Randomness and uncertainty surround everything we do. So why are we so bad at understanding them?
The same tools that help us understand the random paths of molecules can be applied to the randomness that governs so many aspects of our everyday lives, from winning the lottery to road safety, and reveals the truth about the success of sporting heroes and film stars, and even how to make sense of a blood test.
The Drunkard's Walk reveals the psychological illusions that prevent us understanding everything from stock-picking to wine-tasting - read it, or risk becoming another victim of chance.

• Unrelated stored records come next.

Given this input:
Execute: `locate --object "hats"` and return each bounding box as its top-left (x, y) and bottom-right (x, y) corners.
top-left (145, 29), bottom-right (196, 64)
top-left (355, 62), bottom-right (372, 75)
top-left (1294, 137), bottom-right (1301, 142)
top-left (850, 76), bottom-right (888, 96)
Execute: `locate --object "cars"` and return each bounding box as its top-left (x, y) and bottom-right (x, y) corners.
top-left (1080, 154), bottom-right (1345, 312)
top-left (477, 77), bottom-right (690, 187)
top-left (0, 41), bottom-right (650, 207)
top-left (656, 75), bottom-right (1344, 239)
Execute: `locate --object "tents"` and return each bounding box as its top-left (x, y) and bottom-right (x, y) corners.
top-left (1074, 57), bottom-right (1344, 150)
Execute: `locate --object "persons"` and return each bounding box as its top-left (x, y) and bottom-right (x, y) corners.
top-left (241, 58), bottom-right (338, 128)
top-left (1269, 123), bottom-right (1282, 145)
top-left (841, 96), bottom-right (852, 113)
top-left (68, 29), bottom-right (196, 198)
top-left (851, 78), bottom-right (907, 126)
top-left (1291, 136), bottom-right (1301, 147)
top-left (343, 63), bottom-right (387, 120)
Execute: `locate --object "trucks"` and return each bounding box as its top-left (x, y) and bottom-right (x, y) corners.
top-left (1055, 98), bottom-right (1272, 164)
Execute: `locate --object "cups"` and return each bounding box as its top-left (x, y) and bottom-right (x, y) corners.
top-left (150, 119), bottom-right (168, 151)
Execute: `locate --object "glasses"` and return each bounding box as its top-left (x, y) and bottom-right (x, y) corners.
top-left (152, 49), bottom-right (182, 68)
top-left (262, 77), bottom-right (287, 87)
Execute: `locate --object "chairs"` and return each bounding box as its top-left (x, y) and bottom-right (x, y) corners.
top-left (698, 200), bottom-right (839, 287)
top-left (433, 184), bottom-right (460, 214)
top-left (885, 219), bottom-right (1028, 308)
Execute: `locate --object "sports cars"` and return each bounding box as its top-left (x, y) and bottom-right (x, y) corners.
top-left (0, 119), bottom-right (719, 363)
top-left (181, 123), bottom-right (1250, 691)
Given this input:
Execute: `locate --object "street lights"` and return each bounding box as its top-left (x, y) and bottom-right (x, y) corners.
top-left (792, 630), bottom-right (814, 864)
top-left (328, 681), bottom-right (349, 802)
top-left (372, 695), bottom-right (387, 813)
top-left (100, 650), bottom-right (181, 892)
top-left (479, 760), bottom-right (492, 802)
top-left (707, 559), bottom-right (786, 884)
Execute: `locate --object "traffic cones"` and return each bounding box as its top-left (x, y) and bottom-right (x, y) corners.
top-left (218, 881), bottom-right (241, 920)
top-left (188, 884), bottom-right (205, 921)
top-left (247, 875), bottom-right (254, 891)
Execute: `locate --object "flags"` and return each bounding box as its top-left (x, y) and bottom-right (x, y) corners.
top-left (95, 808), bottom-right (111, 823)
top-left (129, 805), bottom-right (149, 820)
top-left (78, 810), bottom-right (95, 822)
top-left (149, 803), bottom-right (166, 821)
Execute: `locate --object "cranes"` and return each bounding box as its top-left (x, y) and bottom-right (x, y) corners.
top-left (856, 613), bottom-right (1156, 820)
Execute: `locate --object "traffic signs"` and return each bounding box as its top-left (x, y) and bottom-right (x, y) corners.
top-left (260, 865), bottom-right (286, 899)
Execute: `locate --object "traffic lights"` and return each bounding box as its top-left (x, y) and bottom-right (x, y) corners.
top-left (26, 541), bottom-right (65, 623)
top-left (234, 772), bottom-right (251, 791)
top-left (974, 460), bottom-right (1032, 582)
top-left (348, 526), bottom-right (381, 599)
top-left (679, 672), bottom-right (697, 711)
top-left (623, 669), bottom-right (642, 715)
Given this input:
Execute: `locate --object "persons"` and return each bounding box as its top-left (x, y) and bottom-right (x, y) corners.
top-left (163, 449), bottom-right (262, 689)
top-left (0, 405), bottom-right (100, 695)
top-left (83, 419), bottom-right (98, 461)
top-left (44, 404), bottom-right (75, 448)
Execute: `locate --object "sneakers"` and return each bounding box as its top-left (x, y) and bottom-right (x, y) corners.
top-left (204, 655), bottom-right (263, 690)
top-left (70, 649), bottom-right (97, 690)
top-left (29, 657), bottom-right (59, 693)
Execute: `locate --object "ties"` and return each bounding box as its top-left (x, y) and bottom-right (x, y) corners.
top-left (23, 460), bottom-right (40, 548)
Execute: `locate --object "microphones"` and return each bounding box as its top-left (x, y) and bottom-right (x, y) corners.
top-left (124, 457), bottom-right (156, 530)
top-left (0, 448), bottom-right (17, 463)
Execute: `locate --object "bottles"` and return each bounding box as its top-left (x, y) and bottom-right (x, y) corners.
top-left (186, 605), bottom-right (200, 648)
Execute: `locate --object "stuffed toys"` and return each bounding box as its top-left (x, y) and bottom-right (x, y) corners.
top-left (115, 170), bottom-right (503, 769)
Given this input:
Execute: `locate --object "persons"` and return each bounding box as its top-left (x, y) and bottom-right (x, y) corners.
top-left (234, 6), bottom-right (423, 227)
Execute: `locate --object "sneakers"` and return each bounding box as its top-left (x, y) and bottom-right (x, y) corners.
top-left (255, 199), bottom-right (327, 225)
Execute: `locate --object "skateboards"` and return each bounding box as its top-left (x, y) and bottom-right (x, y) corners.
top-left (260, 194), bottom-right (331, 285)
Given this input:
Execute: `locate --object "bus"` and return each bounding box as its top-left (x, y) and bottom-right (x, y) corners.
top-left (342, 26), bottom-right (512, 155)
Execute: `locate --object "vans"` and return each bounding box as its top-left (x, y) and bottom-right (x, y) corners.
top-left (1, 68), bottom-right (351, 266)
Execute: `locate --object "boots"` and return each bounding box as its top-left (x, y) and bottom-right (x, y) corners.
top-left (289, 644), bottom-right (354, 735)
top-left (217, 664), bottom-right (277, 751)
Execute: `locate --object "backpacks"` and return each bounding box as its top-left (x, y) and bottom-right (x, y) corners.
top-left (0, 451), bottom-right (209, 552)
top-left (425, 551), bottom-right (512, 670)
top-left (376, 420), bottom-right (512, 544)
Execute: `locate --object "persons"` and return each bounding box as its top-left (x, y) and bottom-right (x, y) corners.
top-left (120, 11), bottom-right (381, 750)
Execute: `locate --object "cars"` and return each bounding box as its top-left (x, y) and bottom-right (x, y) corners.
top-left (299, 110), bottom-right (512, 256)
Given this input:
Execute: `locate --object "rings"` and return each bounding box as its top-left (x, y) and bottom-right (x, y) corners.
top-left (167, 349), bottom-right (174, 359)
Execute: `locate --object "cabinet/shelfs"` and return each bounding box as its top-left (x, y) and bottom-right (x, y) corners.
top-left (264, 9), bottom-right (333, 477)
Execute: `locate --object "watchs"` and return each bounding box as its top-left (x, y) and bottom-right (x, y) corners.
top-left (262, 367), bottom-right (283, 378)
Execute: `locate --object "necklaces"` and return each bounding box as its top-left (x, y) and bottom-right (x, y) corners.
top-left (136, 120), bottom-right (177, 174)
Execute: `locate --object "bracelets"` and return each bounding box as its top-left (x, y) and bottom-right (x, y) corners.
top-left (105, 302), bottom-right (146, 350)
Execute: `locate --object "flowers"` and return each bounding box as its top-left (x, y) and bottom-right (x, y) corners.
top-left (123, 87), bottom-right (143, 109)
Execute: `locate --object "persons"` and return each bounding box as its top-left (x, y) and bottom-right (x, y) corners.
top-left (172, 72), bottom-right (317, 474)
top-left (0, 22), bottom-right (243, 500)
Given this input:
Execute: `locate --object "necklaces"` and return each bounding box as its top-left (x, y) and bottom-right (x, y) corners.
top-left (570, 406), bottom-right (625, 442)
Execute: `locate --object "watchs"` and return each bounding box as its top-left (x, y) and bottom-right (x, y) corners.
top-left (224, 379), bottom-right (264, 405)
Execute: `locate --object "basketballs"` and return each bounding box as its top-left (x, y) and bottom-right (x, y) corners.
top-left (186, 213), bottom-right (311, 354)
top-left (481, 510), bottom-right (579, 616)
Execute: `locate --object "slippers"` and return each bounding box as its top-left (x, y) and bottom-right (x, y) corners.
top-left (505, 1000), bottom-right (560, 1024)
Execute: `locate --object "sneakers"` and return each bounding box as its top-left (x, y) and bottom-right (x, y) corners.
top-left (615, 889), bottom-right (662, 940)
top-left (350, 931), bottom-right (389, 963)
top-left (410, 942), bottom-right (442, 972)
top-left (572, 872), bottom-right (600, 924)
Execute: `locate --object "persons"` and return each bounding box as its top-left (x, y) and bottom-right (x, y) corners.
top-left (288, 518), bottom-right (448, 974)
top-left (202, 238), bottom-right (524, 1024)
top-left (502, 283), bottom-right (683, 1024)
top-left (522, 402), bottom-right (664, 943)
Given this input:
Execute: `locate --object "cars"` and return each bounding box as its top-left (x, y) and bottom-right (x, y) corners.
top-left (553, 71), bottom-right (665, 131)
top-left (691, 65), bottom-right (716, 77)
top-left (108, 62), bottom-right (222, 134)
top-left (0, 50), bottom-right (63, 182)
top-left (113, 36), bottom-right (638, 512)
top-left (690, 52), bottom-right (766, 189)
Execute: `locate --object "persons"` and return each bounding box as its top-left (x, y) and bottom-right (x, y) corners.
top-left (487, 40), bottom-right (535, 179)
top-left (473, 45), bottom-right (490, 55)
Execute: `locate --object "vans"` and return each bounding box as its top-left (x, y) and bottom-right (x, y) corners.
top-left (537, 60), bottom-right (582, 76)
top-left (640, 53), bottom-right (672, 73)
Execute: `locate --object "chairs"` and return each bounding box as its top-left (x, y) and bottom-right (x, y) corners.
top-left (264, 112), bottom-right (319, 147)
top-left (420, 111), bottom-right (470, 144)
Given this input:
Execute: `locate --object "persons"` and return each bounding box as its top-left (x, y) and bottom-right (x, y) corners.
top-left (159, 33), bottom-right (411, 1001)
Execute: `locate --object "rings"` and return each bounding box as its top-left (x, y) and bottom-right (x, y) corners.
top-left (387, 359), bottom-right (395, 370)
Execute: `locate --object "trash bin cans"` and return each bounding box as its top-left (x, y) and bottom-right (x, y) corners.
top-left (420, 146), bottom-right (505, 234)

'A wonderfully readable guide to how the mathematical laws of randomness affect our lives' Stephen Hawking, author of A Brief History of Time
PUBLISHERS WEEKLY
A "drunkard's walk" is a type of random statistical distribution with important applications in scientific studies ranging from biology to astronomy. Mlodinow, a visiting lecturer at Caltech and coauthor with Stephen Hawking of A Briefer History of Time, leads readers on a walk through the hills and valleys of randomness and how it directs our lives more than we realize. Mlodinow introduces important historical figures such as Bernoulli, Laplace and Pascal, emphasizing their ideas rather than their tumultuous private lives. Mlodinow defines such tricky concepts as regression to the mean and the law of large numbers, which should help readers as they navigate the daily deluge of election polls and new studies on how to live to 100. The author also carefully avoids veering off into the terra incognita of chaos theory aside from a brief mention of the famous "butterfly effect," although he might have spent a little more time on the equally famous n-body problem that led to chaos theory. Books on randomness and statistics line library shelves, but Mlodinow will help readers sort out Mark Twain's "damn lies" from meaningful statistics and the choices we face every day.